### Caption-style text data
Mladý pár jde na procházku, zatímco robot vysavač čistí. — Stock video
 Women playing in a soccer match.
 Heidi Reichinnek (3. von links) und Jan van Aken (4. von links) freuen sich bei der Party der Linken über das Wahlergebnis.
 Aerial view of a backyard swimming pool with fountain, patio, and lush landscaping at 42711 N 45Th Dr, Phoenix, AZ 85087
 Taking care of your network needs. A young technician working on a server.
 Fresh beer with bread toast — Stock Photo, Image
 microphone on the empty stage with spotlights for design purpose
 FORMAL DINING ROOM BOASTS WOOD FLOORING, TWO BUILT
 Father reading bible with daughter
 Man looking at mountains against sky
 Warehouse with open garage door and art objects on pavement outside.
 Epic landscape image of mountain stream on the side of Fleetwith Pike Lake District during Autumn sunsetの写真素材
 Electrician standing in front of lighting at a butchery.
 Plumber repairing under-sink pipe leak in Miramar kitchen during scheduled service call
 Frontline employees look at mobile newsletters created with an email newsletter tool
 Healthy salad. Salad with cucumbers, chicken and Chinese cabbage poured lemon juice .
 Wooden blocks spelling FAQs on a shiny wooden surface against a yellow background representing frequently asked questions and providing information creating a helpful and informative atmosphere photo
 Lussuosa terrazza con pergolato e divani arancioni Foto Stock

### What is expected
Copy every line of the material above word for word, in the same order, without changing anything.

### Exercise result
Mladý pár jde na procházku, zatímco robot vysavač čistí. — Stock video
 Women playing in a soccer match.
 Heidi Reichinnek (3. von links) und Jan van Aken (4. von links) freuen sich bei der Party der Linken über das Wahlergebnis.
 Aerial view of a backyard swimming pool with fountain, patio, and lush landscaping at 42711 N 45Th Dr, Phoenix, AZ 85087
 Taking care of your network needs. A young technician working on a server.
 Fresh beer with bread toast — Stock Photo, Image
 microphone on the empty stage with spotlights for design purpose
 FORMAL DINING ROOM BOASTS WOOD FLOORING, TWO BUILT
 Father reading bible with daughter
 Man looking at mountains against sky
 Warehouse with open garage door and art objects on pavement outside.
 Epic landscape image of mountain stream on the side of Fleetwith Pike Lake District during Autumn sunsetの写真素材
 Electrician standing in front of lighting at a butchery.
 Plumber repairing under-sink pipe leak in Miramar kitchen during scheduled service call
 Frontline employees look at mobile newsletters created with an email newsletter tool
 Healthy salad. Salad with cucumbers, chicken and Chinese cabbage poured lemon juice .
 Wooden blocks spelling FAQs on a shiny wooden surface against a yellow background representing frequently asked questions and providing information creating a helpful and informative atmosphere photo
 Lussuosa terrazza con pergolato e divani arancioni Foto Stock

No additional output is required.